When his wife died, Quilliam duly married Mary, but he then set up another alternative household with a new mistress. He was accused of fabricating evidence in one of his legal cases and chose to flee the country rather than face prosecution. After he slunk back to Britain, he lived out the last decades of his life under the pseudonym Professor Léon. Muslims in Britain today honor him through the Abdullah Quilliam Society. The biography of him on their website claims that he left the country because he was facing religious persecution ("the first Muslim experience of 'Islamophobia' in the UK") and makes no mention of any wives or mistresses.
When Gilham presents the reasons the converts gave for leaving Christianity for Islam, these often reveal "Islam" to have been a fantasy of their own making. Pickthall averred that the veiling of women was "un-Islamic" and that "the Prophet of Islam was perhaps the greatest feminist the world has ever known." (Gilham faithfully reports that the Islamic worship which was offered to those British women who married foreign-born Muslims had marked gender inequalities.) Simply ignoring the Sunni-Shi'a division, Lord Headley argued that Christianity was split between Catholics and Protestants while Islam was united. The converts also tended to ignore observances they found inconvenient, improvising their own "bacon and beer" version of Islam.
Similarly, Gilham's efforts to explain the spiritual journeys of these converts by reference to wider social trends often founder on the irrepressible idiosyncrasies of his subjects. For example, the role of biblical criticism in undermining Christianity is repeatedly cited, but we are left to wonder how Britons who were ostensibly driven to Islam in order to evade this critique went on to affirm cheerfully, in the words of a convert, the secretary of the British Muslim Society: "All Muslims believe that the Qur-án is word by word the revealed guidance from God to humanity."
As its title suggests, Loyal Enemies is preoccupied with the question of whether or not British Muslims could be accepted as patriotic citizens. Even here, Gilham cannot tell a straight story of unwarranted suspicion of religious minorities because—fair-minded as he is throughout—he has to concede that some of them really were traitors.

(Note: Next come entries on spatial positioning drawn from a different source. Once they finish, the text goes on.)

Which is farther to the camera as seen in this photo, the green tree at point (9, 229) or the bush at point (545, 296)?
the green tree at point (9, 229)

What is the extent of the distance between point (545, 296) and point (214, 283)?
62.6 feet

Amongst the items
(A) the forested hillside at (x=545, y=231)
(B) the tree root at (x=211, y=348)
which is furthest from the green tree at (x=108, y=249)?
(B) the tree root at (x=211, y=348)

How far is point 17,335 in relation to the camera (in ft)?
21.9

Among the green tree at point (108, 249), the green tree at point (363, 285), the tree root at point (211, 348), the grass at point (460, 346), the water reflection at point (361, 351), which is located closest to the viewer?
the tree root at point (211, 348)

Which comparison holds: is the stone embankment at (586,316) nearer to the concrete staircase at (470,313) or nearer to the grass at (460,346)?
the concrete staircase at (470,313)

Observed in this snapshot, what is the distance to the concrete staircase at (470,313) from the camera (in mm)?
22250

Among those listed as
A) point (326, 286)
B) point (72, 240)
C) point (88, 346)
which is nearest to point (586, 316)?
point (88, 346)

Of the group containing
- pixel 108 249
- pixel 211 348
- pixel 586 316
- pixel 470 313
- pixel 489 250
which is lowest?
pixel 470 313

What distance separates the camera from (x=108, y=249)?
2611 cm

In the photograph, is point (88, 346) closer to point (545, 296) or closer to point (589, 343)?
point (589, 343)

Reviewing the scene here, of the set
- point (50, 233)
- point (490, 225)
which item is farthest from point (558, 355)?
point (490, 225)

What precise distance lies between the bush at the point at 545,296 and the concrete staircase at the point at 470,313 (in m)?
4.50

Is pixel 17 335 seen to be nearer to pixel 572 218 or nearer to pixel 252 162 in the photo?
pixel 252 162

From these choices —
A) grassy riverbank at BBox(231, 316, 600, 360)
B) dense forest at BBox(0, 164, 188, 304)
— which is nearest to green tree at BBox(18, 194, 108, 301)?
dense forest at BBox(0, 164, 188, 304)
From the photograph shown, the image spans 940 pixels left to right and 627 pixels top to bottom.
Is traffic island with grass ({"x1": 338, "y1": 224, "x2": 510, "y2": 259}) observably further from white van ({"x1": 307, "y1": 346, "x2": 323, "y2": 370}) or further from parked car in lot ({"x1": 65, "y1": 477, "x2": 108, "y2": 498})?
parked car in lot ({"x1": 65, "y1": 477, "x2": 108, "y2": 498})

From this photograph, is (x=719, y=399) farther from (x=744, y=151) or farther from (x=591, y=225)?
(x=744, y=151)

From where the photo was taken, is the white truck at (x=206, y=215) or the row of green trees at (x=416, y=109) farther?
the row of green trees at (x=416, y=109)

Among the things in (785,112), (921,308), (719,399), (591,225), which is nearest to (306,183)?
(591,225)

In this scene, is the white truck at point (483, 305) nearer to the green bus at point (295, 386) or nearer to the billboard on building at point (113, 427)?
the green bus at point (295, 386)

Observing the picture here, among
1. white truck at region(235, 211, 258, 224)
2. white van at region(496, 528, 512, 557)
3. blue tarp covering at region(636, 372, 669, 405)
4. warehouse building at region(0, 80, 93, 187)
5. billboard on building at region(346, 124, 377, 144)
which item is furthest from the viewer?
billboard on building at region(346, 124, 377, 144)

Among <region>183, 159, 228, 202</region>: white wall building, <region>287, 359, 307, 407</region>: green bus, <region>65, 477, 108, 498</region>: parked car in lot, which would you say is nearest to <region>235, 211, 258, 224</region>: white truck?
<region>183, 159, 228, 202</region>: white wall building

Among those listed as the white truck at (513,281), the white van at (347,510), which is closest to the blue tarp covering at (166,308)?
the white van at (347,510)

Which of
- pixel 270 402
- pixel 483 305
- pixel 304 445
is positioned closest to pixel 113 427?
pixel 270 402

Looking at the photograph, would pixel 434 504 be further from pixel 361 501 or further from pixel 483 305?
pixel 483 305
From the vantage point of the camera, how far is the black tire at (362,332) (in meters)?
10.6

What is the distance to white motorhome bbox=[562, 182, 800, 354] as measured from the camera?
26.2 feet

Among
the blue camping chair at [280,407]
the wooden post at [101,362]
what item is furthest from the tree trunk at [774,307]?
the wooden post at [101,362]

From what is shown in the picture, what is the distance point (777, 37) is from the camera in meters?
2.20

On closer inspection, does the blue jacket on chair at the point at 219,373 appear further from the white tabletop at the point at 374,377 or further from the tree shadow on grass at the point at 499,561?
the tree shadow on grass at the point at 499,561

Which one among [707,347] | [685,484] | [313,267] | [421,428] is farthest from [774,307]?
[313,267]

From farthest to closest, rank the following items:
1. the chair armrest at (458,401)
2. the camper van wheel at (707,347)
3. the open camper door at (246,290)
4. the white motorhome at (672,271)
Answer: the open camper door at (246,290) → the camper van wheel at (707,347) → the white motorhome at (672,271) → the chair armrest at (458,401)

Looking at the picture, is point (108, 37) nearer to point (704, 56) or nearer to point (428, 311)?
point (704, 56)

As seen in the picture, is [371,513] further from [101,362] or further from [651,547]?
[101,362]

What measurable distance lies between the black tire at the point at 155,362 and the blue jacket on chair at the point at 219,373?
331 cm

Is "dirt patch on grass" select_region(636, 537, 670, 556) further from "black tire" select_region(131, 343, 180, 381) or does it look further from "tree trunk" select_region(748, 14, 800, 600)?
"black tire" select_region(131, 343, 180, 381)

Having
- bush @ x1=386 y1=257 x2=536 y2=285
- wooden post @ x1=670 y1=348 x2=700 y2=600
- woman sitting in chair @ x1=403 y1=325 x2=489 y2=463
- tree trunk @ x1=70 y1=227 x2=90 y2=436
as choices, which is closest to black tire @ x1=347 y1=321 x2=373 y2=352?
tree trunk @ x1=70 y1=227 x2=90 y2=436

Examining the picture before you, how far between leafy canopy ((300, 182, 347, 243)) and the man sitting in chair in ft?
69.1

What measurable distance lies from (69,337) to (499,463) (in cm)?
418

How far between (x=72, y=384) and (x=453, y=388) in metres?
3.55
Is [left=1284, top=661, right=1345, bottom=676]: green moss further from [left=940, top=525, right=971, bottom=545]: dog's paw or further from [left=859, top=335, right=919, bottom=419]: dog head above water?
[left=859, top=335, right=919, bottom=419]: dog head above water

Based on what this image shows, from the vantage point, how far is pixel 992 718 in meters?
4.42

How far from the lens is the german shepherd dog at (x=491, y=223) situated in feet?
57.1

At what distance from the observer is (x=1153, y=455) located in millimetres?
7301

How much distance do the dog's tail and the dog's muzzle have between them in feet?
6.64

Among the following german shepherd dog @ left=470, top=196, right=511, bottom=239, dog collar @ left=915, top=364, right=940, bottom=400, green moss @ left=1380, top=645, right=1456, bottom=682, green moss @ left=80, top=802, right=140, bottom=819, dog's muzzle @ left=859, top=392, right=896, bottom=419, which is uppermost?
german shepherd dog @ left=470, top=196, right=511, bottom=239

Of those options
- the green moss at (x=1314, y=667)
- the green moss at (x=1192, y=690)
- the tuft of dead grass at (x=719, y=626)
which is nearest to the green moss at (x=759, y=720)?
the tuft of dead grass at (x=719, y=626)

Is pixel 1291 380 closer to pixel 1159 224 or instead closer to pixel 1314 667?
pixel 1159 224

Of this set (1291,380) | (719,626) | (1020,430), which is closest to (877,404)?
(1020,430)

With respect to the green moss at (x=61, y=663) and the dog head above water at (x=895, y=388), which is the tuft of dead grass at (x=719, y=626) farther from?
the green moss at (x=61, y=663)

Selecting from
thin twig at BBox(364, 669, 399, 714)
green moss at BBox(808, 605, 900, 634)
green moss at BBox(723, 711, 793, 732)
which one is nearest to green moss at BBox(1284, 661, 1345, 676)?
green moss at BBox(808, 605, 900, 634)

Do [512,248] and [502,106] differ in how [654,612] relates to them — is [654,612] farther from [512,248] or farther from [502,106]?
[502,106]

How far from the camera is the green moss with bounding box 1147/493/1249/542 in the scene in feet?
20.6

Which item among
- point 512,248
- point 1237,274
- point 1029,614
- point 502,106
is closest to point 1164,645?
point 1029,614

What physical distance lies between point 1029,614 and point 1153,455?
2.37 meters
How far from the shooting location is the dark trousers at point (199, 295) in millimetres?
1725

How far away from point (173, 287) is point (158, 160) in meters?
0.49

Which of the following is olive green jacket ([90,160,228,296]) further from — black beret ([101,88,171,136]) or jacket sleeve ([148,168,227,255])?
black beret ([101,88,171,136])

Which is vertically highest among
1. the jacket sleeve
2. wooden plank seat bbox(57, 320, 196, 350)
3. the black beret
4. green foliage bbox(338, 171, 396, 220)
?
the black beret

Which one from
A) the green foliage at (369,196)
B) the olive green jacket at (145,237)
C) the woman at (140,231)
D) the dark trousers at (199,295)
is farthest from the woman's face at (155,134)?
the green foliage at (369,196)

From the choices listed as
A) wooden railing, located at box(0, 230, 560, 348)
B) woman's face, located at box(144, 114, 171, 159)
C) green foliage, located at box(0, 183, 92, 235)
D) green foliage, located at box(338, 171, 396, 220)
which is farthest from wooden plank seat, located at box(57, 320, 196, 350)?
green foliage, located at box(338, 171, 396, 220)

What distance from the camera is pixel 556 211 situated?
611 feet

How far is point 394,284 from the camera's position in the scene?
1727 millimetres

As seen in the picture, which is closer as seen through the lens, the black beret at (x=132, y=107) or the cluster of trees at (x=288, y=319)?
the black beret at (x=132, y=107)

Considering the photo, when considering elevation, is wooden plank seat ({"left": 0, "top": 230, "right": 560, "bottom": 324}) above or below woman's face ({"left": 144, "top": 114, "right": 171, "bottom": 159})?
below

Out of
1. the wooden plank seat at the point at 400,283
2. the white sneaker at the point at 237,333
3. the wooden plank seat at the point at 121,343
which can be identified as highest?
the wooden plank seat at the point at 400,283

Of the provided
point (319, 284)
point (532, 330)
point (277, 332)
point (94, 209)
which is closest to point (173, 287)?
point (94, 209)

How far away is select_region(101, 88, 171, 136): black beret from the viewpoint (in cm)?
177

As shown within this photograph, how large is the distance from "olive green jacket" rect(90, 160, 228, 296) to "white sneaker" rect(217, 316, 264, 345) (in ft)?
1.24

The most fascinating of these turncoats is St John Philby (aka Sheikh Abdullah). His vocal repudiation of the British government and his self-identification as a subject of King Saud led, as World War II set in, to his being detained under the Defence of the Realm Act. Given this background, it defies comprehension that his son, Kim Philby, could become a top officer in British intelligence before finally being exposed as the biggest traitor in the country's history. As both father and son had been educated at Westminster School and Trinity College, Cambridge, it was apparently considered inconceivable that they really could be fundamentally disloyal to king and country.
Timothy Larsen is McManis Professor of Christian Thought, Wheaton College. His sixth monograph, The Slain God: Anthropologists and the Christian Faith, was recently published by Oxford University Press.